--- Problème ---
Prolongez l'amendement sur la lecture automatisée de plaques d'immatriculation en reprenant juste après sa dernière phrase.

-------- Extrait choisi --------

Amendement n° 937 — ARTICLE 15
Dispositif
Supprimer l'alinéa 13.
Exposé sommaire
Par ce sous-amendement de repli, les député.es insoumis.es proposent de revenir sur l'élargissement tous azimuts de la liste des infractions pour lesquelles le dispositif de lecture automatisée de plaques d'immatriculation, dit "LAPI" peut être mis en oeuvre par la police et la gendarmerie nationales et les douanes.
Cet amendement prévoit notamment que ces dispositifs pourront désormais être mis en œuvre afin de faciliter la constatation des infractions d’abandon, de dépôt, de transport, de transfert ou de gestion dans des conditions irrégulières de déchets.
Les dispositifs de LAPI sont des opérations de captation d'images portant sur des données à caractère personnel fonctionnant par algorithme. A ce titre, leur usage devrait être strictement circonscrit à certains cas et suffisamment contrôlé.
L'élargissement de la liste des infractions concernées prévu par cet amendement (vols aggravés, escroquerie, soustraction de mineurs...) n'a été précédé d'aucune réflexion quant à la nécessité ou la proportionnalité de recourir à de tels traitements automatisés pour rechercher des infractions qui ne nécessitent pas de moyens d’enquêtes aussi intrusifs.

-------- Données fournies --------

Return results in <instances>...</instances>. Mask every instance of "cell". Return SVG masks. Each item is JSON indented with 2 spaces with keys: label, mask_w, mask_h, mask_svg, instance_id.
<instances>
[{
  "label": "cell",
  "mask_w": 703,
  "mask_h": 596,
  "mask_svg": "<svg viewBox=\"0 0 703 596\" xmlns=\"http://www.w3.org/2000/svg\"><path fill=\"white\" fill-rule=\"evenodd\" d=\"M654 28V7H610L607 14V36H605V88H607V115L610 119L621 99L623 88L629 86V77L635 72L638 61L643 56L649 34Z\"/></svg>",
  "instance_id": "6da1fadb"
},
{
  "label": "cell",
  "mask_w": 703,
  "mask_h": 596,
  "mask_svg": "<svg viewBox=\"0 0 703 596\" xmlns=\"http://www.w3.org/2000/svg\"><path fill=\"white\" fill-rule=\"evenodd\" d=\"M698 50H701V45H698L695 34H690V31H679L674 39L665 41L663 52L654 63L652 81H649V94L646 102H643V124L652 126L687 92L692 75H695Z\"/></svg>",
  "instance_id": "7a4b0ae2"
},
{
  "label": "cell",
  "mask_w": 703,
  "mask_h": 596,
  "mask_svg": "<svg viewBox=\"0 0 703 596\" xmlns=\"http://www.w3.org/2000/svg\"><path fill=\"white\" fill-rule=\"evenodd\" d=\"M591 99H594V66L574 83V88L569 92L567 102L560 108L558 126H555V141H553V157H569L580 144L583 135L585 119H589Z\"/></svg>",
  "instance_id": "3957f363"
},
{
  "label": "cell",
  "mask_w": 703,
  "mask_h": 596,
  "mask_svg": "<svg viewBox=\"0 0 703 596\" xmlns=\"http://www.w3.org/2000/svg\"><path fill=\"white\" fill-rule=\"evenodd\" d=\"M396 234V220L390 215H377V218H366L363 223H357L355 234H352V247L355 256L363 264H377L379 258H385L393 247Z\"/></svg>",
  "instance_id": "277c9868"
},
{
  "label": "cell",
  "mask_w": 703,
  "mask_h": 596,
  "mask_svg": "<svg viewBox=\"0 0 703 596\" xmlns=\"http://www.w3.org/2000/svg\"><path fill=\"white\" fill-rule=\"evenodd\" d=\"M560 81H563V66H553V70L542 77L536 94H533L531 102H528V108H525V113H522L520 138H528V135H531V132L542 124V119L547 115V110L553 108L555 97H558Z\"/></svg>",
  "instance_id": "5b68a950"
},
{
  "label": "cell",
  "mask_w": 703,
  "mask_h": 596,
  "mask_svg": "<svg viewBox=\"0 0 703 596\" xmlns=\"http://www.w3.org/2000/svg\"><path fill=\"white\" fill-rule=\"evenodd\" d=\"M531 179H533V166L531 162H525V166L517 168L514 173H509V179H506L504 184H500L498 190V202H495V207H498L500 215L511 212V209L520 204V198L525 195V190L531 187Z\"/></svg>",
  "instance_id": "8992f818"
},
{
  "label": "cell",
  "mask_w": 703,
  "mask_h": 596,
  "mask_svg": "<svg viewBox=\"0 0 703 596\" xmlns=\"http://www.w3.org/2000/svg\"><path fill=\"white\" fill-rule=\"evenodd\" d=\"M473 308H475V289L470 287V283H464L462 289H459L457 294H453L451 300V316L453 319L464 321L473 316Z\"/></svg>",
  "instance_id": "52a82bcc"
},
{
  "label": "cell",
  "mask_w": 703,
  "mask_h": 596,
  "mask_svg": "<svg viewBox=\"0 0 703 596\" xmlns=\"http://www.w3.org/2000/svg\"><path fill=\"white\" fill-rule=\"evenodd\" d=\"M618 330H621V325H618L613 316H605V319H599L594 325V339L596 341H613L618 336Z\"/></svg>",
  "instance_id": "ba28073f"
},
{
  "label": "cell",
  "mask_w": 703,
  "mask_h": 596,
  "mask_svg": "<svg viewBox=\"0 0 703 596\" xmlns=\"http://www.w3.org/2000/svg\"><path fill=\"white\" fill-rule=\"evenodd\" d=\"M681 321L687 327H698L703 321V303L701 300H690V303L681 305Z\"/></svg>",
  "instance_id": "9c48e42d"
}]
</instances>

--------

--- La réponse ---
Or les techniques et moyens d’enquête devraient a minima dépendre de la complexité des infractions concernées et devraient toujours répondre à un cadre légal clair offrant des garanties suffisantes aux justiciables, surtout lorsqu'elles ont trait à leurs données personnelles.
Le Conseil constitutionnel a rappelé de façon constante que la manipulation des données personnelles doit être justifiée "par un motif d'intérêt général et mise en oeuvre de manière adéquate et proportionnée à l’objectif de respect du droit à la vie privée" (décision n° 2012-652 DC, 22 mars 2012).
Pour ces raisons le Conseil national des barreaux a alerté sur le fait de rendre le dispositif mobilisable pour un ensemble très large d’infractions, y compris des infractions diffuses ou de moindre gravité. Cela "accroît ainsi le risque d’un usage indifférencié des LAPI et d’un glissement de finalité, au-delà de la lutte contre la criminalité organisée ou les atteintes les plus graves à l’ordre public".